RECORDS FOR THE TASK:
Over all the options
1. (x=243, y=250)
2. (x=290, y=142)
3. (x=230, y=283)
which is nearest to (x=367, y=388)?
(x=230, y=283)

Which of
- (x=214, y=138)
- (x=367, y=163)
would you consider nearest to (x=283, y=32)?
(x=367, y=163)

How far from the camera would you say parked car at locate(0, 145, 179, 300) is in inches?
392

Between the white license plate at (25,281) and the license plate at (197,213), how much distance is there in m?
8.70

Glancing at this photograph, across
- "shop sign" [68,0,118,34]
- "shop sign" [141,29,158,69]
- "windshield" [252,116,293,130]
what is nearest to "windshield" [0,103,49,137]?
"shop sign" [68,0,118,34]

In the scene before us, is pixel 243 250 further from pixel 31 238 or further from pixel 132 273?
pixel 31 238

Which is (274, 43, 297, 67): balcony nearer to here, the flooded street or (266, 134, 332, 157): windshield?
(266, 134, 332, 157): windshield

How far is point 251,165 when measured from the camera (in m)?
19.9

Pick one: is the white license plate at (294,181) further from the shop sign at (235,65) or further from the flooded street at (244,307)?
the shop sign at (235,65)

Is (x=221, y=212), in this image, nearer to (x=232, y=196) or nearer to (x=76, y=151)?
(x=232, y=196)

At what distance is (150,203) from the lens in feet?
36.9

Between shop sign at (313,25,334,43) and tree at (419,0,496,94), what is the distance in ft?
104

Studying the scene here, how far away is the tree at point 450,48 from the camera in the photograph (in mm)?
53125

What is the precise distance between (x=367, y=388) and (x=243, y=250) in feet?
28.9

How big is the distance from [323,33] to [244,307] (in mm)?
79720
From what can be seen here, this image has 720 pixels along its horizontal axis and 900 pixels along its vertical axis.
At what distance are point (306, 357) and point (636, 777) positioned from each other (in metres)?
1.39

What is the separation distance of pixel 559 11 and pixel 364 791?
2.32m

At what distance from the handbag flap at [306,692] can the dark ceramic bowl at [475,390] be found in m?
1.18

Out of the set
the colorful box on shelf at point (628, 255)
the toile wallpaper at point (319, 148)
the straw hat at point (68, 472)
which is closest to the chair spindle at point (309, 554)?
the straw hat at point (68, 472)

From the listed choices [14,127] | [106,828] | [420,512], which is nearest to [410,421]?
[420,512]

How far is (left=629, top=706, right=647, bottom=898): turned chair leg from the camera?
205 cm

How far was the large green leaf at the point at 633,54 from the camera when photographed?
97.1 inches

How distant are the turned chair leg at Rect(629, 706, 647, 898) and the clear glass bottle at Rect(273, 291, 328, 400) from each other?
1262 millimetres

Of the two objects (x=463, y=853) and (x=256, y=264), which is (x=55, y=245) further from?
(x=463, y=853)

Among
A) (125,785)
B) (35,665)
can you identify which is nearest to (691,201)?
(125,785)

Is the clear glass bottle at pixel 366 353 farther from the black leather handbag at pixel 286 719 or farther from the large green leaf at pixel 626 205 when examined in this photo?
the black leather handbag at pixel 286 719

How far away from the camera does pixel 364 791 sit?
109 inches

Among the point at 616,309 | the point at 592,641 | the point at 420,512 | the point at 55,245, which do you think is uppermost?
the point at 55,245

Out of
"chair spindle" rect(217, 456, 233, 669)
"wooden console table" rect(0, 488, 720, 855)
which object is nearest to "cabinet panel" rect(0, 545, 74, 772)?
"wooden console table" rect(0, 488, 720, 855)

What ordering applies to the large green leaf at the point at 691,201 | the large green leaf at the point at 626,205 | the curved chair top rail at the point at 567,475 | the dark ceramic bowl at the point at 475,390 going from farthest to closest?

TASK TO COMPLETE: Please reproduce all of the material above word for word, without changing a single character.

COMPLETED TASK:
Over all the options
1. (x=243, y=250)
2. (x=290, y=142)
3. (x=230, y=283)
which is nearest to (x=367, y=388)?
(x=230, y=283)

Which of
- (x=214, y=138)
- (x=367, y=163)
would you consider nearest to (x=283, y=32)?
(x=367, y=163)

How far from the camera would you say parked car at locate(0, 145, 179, 300) is in inches?
392

Between the white license plate at (25,281) and the license plate at (197,213), how much distance is there in m?
8.70

Glancing at this photograph, across
- "shop sign" [68,0,118,34]
- "shop sign" [141,29,158,69]
- "windshield" [252,116,293,130]
what is nearest to "windshield" [0,103,49,137]?
"shop sign" [68,0,118,34]

In the scene before us, is pixel 243 250 further from pixel 31 238 or further from pixel 132 273?
pixel 31 238

Which is (274, 43, 297, 67): balcony nearer to here, the flooded street or (266, 134, 332, 157): windshield?
(266, 134, 332, 157): windshield

How far is point 251,165 when measured from the camera (in m)?
19.9

Pick one: is the white license plate at (294,181) further from the shop sign at (235,65) or further from the flooded street at (244,307)?
the shop sign at (235,65)

Is (x=221, y=212), in this image, nearer to (x=232, y=196) or nearer to (x=76, y=151)?
(x=232, y=196)

At what distance is (150,203) from the lens in feet?
36.9

Between shop sign at (313,25,334,43) and tree at (419,0,496,94), what is the distance in ft?
104

Studying the scene here, how far away is the tree at point 450,48 from the camera in the photograph (in mm)?
53125

What is the precise distance between (x=367, y=388) and (x=243, y=250) in feet?
28.9

How big is the distance from [323,33] to [244,307] (in mm)?
79720
From what can be seen here, this image has 720 pixels along its horizontal axis and 900 pixels along its vertical axis.
At what distance are point (306, 357) and point (636, 777) positioned from each other (in metres)?
1.39

What is the separation distance of pixel 559 11 and pixel 364 791?
2.32m

At what distance from the handbag flap at [306,692] can the dark ceramic bowl at [475,390] be found in m?
1.18

Out of the set
the colorful box on shelf at point (628, 255)
the toile wallpaper at point (319, 148)
the straw hat at point (68, 472)
which is closest to the chair spindle at point (309, 554)?
the straw hat at point (68, 472)

From the listed choices [14,127] | [106,828] | [420,512], which is nearest to [410,421]?
[420,512]

How far is (left=629, top=706, right=647, bottom=898): turned chair leg from the camera?
205 cm

How far was the large green leaf at the point at 633,54 from the camera when photographed?
97.1 inches

How distant are the turned chair leg at Rect(629, 706, 647, 898) and the clear glass bottle at Rect(273, 291, 328, 400) from each other?
1262 millimetres

Of the two objects (x=463, y=853) and (x=256, y=264), which is (x=55, y=245) further from?
(x=463, y=853)

Among
A) (125,785)
B) (35,665)
can you identify which is nearest to (691,201)?
(125,785)

Is the clear glass bottle at pixel 366 353 farther from the black leather handbag at pixel 286 719 or farther from the large green leaf at pixel 626 205 when examined in this photo?
the black leather handbag at pixel 286 719

How far away from the camera does pixel 364 791 sit?
109 inches

Among the point at 616,309 | the point at 592,641 | the point at 420,512 | the point at 55,245, which do you think is uppermost?
the point at 55,245

Out of
"chair spindle" rect(217, 456, 233, 669)
"wooden console table" rect(0, 488, 720, 855)
which object is nearest to "cabinet panel" rect(0, 545, 74, 772)?
"wooden console table" rect(0, 488, 720, 855)

What ordering applies to the large green leaf at the point at 691,201 | the large green leaf at the point at 626,205 | the curved chair top rail at the point at 567,475 | the dark ceramic bowl at the point at 475,390 going from farthest to closest?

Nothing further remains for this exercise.